IMPORTANT: Please ask the General Practitioner, Gynaecologist or Urologist (whichever is applicable) to submit the wellness consultation claim using the following primary ICD-10 code: Z00.0. If this code is not used, the benefit will be paid from your available Day-to-Day Benefits.
TIP: Discuss your contraceptive options with your healthcare provider when you have your papsmear.
In addition to having your blood pressure, cholesterol, blood sugar, height, weight and body mass index measured and monitored, you can also ask the clinic staff for advice on how to improve your health through basic exercise and healthy eating plans.
Please contact your nearest Clicks, Dis-Chem or Pick n Pay Pharmacy clinic to make an appointment. Members may request a list of pharmacy clinics by emailing email@example.com.
If you wish to visit a Clicks pharmacy clinic to make use of this benefit, always present your OMSMAF membership card, which enables the Fund to obtain your results efficiently and pay for your visit.
What is available under the non-pharmacy Wellness Benefit?
Other wellness benefits available outside a pharmacy are the following:
- Pap smear – limited to 1 test per female beneficiary per benefit year, including consultation with Registered Nurse, General Practitioner or Gynaecologist. This will also be an opportunity to discuss contraceptive options and get a script, if relevant.
- Mammogram – limited to 1 test per female beneficiary per benefit year, including consultation with a Gynaecologist or GP. (Please note for the above Pap smear and Mammogram, only one Gynaecologist or GP consultation per benefit year will be funded from the Wellness benefit.)

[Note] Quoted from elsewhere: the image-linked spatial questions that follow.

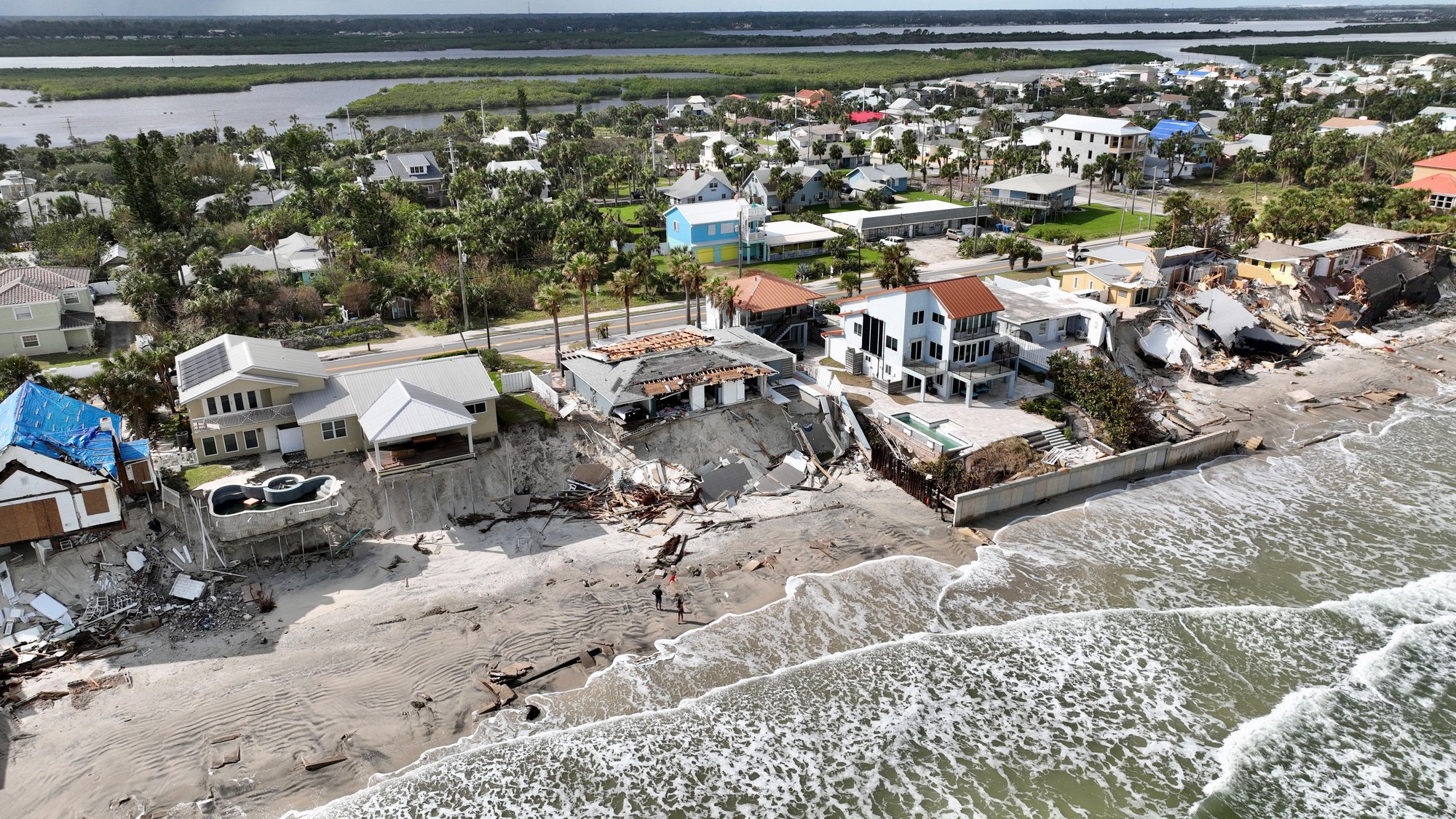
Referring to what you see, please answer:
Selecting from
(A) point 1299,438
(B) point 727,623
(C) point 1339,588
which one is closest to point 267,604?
(B) point 727,623

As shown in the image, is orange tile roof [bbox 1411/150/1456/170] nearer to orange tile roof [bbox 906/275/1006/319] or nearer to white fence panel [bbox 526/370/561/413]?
orange tile roof [bbox 906/275/1006/319]

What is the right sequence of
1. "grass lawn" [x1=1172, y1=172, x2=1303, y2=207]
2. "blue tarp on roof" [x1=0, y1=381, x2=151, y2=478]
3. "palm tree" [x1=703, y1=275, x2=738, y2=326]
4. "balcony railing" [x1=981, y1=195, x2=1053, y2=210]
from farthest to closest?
"grass lawn" [x1=1172, y1=172, x2=1303, y2=207] → "balcony railing" [x1=981, y1=195, x2=1053, y2=210] → "palm tree" [x1=703, y1=275, x2=738, y2=326] → "blue tarp on roof" [x1=0, y1=381, x2=151, y2=478]

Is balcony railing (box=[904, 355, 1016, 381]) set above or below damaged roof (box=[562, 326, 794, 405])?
below

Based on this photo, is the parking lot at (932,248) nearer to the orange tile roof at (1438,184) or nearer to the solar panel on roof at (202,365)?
the orange tile roof at (1438,184)

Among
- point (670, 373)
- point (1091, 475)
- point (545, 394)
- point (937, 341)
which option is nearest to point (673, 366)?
point (670, 373)

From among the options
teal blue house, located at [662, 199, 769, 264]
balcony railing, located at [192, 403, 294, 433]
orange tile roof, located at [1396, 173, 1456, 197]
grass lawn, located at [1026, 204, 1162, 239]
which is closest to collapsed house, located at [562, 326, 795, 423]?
balcony railing, located at [192, 403, 294, 433]

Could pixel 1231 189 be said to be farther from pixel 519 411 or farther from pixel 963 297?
pixel 519 411
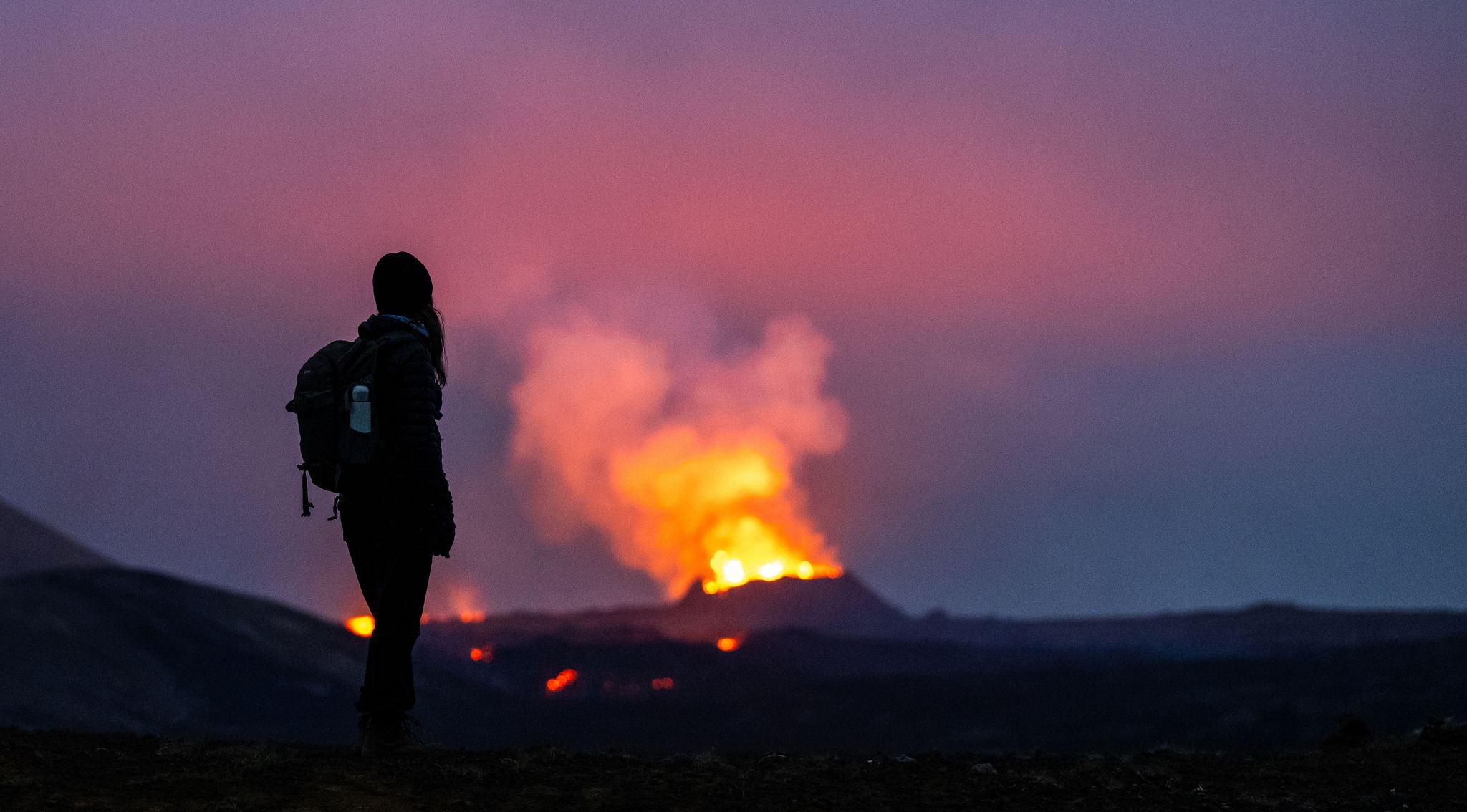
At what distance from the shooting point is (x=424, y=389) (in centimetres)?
924

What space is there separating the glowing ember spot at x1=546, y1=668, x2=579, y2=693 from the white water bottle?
8663cm

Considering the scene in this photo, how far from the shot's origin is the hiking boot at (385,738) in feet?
31.4

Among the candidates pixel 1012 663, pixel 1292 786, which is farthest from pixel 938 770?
pixel 1012 663

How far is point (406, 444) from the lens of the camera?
9188 millimetres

- Prostate Specific Antigen – limited to 1 test per male beneficiary per benefit year, including consultation with General Practitioner or Urologist.

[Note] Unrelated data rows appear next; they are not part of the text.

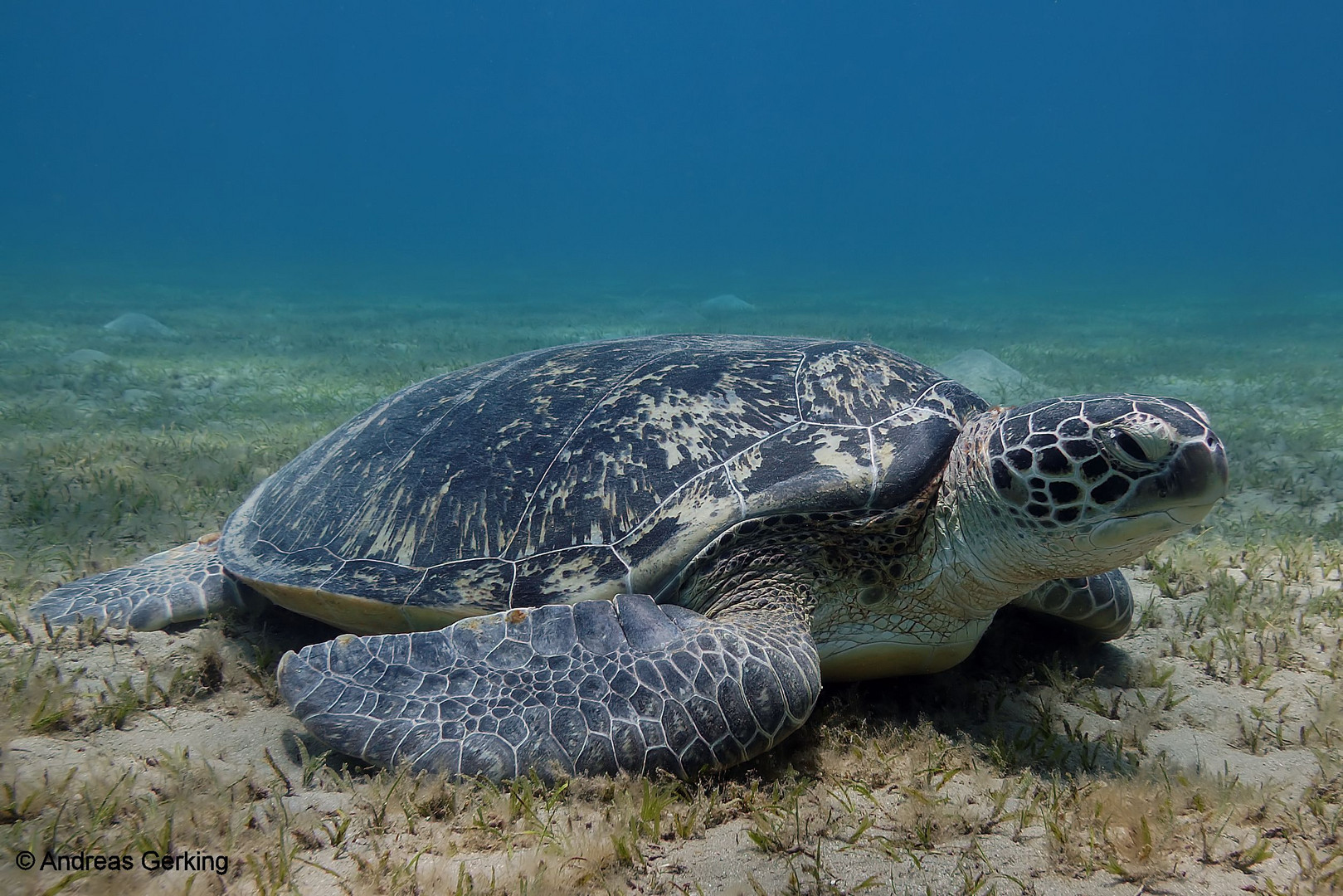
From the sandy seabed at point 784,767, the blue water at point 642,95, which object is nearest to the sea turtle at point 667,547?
the sandy seabed at point 784,767

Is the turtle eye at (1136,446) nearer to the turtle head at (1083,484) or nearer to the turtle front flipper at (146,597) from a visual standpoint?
the turtle head at (1083,484)

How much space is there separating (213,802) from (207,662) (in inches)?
33.8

- Colorectal screening – limited to 1 test per beneficiary per benefit year.
- Health Risk assessment – limited to 1 test per beneficiary per benefit year. Only for services rendered by a registered healthcare practitioner (for example, a General Practitioner).
- Audiology screening – Limited to one test per beneficiary up to the age of 6 weeks.
- PAED-IQ’s Babyline – A 24/7, paediatric telephone service, whereby parents or caregivers of children from birth to three years of age, who are registered on the Fund, can phone in and get up-to-date child healthcare advice and reassurance.
Any medical expenses not covered under the Wellness Benefit will be paid from your available Day-to-Day Benefits.